>> start Quoted passage

Report from the Academy: Q&A about Curatorial Power with Lisa Myers

by Sally McKay on June 8, 2011 · 1 comment Interview

KC Adams' installation, The Gift That Keeps on Giving

KC Adams, The Gift That Keeps on Giving (2011). Clay pots, river rocks, white flour, white sugar, salt, milk and lard. Photo: KC Adams.

Artists and theorists often formulate opinions of art world hierarchies according to Jenny Holzer's common sense maxim, THE ABUSE OF POWER COMES AS NO SURPRISE. Every curator, even the most community-minded, has to figure out how to manage power dynamics in relationship to artists and artworks. Specifically, I am thinking about the common complaint artists have that curators manipulate and re-contextualize their work in order to illustrate a curatorial agenda. In the worst case scenarios, artists are positioned as inarticulate makers and curators as the ones who illuminate the meanings of the works in cultural context. But there are many curators for whom the politics of representation are deeply embedded in their practice. In order to take a closer look at the processes of curation, I will present discussions with two curators who have inspired me with their approach to power. Next month I will talk with Patrick Macaulay, Head of Visual Art at Harbourfront Centre in Toronto. This month, I talk with the Toronto based emerging curator Lisa Myers.

Having just finished her Masters of Fine Art in Criticism and Curatorial Practice at OCADU, Lisa Myers is already garnering quite a bit of attention in the Canadian art world. In 2010 she collaborated with fellow student and curator Suzanne Morrissette on the exhibition past now, a show with two emerging Aboriginal artists—Meryl McMaster and Luke Parnell. Each artist embodies past historical motifs in living contemporary forms. The exhibition was first mounted at the OCADU Graduate Gallery in March of 2010, and then expanded into a large-scale installation at the MacLaren Art Centre in Barrie that ran from November 2010 into February 2011.

Best Before exhibition, installation view

Best Before at Graduate Gallery, OCAD University (2011). View of entrance. Photo: Keesic Douglas.

>> end Quoted passage

Stated problem A | Repeat the records word for word, from the line containing "From the standpoint" through the end of the records, with both ends included.
Stated problem B | Write the next part of the piece on curatorial power with Lisa Myers, picking up after its final line.

>> start Supplied information

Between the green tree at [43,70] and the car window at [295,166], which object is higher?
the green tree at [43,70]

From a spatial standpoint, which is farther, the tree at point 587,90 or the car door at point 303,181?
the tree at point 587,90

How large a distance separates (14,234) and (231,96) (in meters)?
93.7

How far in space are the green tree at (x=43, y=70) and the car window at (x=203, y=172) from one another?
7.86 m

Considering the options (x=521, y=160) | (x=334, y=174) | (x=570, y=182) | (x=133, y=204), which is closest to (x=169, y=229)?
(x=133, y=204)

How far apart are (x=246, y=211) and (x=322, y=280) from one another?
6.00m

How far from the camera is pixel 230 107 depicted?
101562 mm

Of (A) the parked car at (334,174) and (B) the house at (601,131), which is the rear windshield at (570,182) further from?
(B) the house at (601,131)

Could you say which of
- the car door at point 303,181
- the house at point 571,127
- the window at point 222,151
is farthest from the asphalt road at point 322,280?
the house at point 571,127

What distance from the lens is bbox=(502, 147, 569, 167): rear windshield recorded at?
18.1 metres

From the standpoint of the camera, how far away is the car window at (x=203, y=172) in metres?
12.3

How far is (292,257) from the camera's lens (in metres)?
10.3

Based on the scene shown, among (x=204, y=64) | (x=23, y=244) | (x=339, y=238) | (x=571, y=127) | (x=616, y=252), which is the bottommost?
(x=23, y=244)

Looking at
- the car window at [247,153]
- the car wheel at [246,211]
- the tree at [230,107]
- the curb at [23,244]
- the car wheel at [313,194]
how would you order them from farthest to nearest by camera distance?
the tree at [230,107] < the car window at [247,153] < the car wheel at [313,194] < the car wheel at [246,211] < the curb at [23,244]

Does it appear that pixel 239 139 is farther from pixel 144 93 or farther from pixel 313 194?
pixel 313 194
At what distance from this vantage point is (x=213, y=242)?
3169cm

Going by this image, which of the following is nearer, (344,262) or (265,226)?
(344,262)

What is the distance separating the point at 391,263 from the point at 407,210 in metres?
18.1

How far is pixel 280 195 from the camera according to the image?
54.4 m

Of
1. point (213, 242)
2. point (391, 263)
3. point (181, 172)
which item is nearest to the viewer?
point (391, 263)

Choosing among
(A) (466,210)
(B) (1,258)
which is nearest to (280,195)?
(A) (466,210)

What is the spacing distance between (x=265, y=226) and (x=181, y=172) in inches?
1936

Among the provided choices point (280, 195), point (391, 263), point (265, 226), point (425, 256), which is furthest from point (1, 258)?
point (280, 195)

>> end Supplied information

Task answer A |
From the standpoint of the camera, how far away is the car window at (x=203, y=172) in metres?
12.3

How far is (292,257) from the camera's lens (in metres)?
10.3

Based on the scene shown, among (x=204, y=64) | (x=23, y=244) | (x=339, y=238) | (x=571, y=127) | (x=616, y=252), which is the bottommost?
(x=23, y=244)

Looking at
- the car window at [247,153]
- the car wheel at [246,211]
- the tree at [230,107]
- the curb at [23,244]
- the car wheel at [313,194]
how would you order them from farthest to nearest by camera distance?
the tree at [230,107] < the car window at [247,153] < the car wheel at [313,194] < the car wheel at [246,211] < the curb at [23,244]

Does it appear that pixel 239 139 is farther from pixel 144 93 or farther from pixel 313 194?
pixel 313 194
At what distance from this vantage point is (x=213, y=242)?
3169cm

Going by this image, which of the following is nearer, (344,262) or (265,226)?
(344,262)

What is the distance separating the point at 391,263 from the point at 407,210 in metres?
18.1

How far is pixel 280 195 from the camera according to the image?
54.4 m

Of
1. point (213, 242)
2. point (391, 263)
3. point (181, 172)
which item is nearest to the viewer?
point (391, 263)

Choosing among
(A) (466,210)
(B) (1,258)
which is nearest to (280,195)?
(A) (466,210)

What is the spacing distance between (x=265, y=226) and (x=181, y=172) in inches?
1936

Among the provided choices point (280, 195), point (391, 263), point (265, 226), point (425, 256), which is furthest from point (1, 258)?
point (280, 195)

Task answer B |
Lisa's very recent thesis exhibition, Best Before, was an ambitious project featuring funny and poignant installations about the encoding of food from Aboriginal perspectives. The artists — KC Adams, Keesic Douglas, Cheryl L'Hirondelle, Peter Morin and Suzanne Morrissette — have diverse practices, and come from very different points in their careers, some just now emerging and some with international profiles already established. The works resonated very well in dialogue with one another, creating a reflective aesthetic space with a strong emotional charge.

Sally: You've mentioned that collaboration is a big part of your process. Can you talk about some of the specific ways that collaboration has manifested in your practice?

Lisa: I can relate collaboration to my experience as a chef running kitchens where everyone has something to contribute and even though I was running the show I couldn't do it without the team. Similarly, to me curators and artists have an interdependent relationship that calls for careful consideration.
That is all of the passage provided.